**TEXT TO READ:**
+ + + +

Almost everything she said just had a dead end to it. She would trail off her answer to the interviewer's question and then say something vague and general and non-comittal like "Well, it worked for me..."

At one point, she paused in the middle of something dumb she was saying and just said "Well, you know, life is both good AND bad. It's good AND bad - that's what it's all about." As though she had just figured out the meaning of life.

The interviewer, I just felt bad for her. You could tell that Terry Gross is her idol and she would ask these non-thought provoking questions that you could tell she thought were pretty awesome nd the answers would all fall really flat. At one point, she asked a fairly straightforward question - and the woman was quiet for a really long time...a really long time and then she goes "Yeah...I just don't know where you're going with that one..."

Ughghghgh! Awkward!!!!1

Her accent got worse and worse. Including when she read one poem and i thought she said "Chowed" thoughout it when at the end I figured out she was saying "child." "Stealing" sounded like "stillin" and "feeling sounded like "fillin."

And she went on and on about how strongly she believed that dreams were so much more like reality that reality itself is. I just hate when people say dumb shit like that!!!

Maybe I'm just not artsy enough or something but I thought the whole thing was a giant waste of time. so I choose to blog about it, extending the time wasting even more.

New topic.

I am having a totally fantastic hair day. I mean seriously. It made my whole day better and i am not kidding.

I love that Seattle beatboxer guy from seattle on Americna Idol. Brooke said he is the bane of her existence, which I can't understand, unless it is because he resembles Gabe. The beatboxer guy is extremely cute, Gabe is extremely cute...what's the problem?

I wrote a bunch of crap on my hand and arm/wrist with a black marker, today while I was driving (I known, one of the many dangerous things I do in conjuction with operating a motor vehicle) and I keep thinking how cool it would be to have that all tatted up. Don't worry - I won't. Only because I have a career to worry about. Although, now that i think about it, my boss has tattoos on her ears...seriously.

Chris on American Idol is pretty amazing, too. Very very Justin Timberlake. And yes, i kind of enjoy jt. Much more after that little SNL/YouTube Wonder, Dick in a Box.

OK, so Liz Cooke posed the question about where we see ourselves in five years. First of all, let me say that i was reading Meg's response on her own blog about that...I had thought I clicked on someone else's blog and as I read it, I thought "Wow....so and so is suddenly extremely funny and this doesn't seem like where they think their life would be going in five years." And then, as she referred to herself in the third person, I thought..hmm, why is so and so talking about Mae now. Suddenly, I realized it was Mae's blog. Which just affirmed to me all over again how freaking hilarious Mae is. If you read someone's blog....someone who is not especially funny, and suddenly think they are funny because of one blog entry, only to find out it's Mae's....well, that means Mae is funny as all get out.

So, where do I see myself in five years...Hmmm, executive director of something. Unless I crack from the stress before that. Mother of two children. Unless I crack from THAT stress. Bigger house, definitely. this house barely fits the two of us and the kitties. I want to live closer to and east of the city. Right now we are about 3 miles away from downtown. I'd like to be in a slightly more urban setting. If not that, a huge yard. Either way, closer to the east end of things because my parents will be the primary baby sitters. I want a dog by then, too. It's hard to plan though. I want all of those things. Maybe we'll be on a totally different path, ranging from one of us dying to one of us being a rockstar to us winning the lottery but not being able to have kids. You can plan all you want, but who really effing knows.

You single folks out there have expressed that feeling many of us have had that the lack of a significant other makes you feel overwhelmingly uncertain about the future. The truth is that no one has the right to certainty any more than anyone else. In five years, people who are single will be married and people who are married will be divorced. People who don't have kids now will have them then and people who have kids now will probably at times wonder if they should have. People who are happy will be depressed and people who have never been happy just might be. People who have no idea what the hell they are doing will have some direction and some of those who have always known what they want will change their minds.

Have I mentioned I am having a fabulous hair day?

+ + + +

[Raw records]

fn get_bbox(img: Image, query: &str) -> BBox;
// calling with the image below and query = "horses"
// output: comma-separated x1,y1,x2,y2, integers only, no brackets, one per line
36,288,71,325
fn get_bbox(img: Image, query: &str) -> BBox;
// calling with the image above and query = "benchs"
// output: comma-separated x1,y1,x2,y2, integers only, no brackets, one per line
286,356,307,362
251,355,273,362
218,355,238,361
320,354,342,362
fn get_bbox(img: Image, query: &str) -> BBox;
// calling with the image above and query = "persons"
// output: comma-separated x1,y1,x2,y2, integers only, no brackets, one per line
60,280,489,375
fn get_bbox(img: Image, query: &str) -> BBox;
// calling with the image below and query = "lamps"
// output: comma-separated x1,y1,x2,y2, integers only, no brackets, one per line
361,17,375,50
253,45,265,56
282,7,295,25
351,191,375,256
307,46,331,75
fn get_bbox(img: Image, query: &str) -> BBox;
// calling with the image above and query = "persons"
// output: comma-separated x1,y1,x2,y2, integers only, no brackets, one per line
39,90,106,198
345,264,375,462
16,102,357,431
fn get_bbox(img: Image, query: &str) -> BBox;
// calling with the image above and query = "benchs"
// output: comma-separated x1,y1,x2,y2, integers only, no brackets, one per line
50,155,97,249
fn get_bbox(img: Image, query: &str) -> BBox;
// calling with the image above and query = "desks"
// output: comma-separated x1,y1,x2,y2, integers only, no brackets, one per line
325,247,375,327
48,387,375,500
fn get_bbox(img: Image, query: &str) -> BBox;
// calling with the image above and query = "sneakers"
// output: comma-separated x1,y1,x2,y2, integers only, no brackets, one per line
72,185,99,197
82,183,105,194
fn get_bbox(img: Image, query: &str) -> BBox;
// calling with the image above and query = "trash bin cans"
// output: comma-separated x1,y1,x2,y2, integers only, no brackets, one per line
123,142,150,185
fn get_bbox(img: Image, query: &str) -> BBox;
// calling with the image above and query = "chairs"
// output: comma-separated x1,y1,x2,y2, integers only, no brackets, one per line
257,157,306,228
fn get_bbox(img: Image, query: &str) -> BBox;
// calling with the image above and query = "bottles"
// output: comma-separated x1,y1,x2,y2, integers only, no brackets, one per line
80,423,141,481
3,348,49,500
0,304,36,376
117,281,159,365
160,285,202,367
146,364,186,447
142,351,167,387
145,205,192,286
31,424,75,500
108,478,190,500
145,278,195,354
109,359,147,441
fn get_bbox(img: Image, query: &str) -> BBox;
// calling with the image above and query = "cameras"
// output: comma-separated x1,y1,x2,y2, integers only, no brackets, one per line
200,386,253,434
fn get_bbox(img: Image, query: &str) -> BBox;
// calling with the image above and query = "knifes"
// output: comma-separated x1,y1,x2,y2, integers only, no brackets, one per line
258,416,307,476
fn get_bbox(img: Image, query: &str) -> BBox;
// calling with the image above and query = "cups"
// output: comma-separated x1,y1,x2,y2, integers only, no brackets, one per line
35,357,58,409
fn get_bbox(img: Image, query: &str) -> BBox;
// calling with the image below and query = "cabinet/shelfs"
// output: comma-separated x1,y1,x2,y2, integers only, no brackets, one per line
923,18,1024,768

+ + + +

**JOB A:**
Summarize the blog post in three sentences.
**JOB B:**
Write out the part of the blog post that opens with the words containing "Maybe I'm just" and closes with "wasting even more.".

**EXERCISE ANSWER A:**
The writer describes an interview that felt like a giant waste of time, pointing to the guest's vague answers, worsening accent, and claim that dreams are more like reality than reality itself, along with the interviewer's questions that fell flat. After changing topics, the writer mentions a fantastic hair day, liking two American Idol contestants, and writing on a hand and arm with a black marker while driving. Answering a question about the next five years, the writer pictures being an executive director and a mother of two with a bigger house and a dog, but stresses that no one can be certain about the future.

**EXERCISE ANSWER B:**
Maybe I'm just not artsy enough or something but I thought the whole thing was a giant waste of time. so I choose to blog about it, extending the time wasting even more.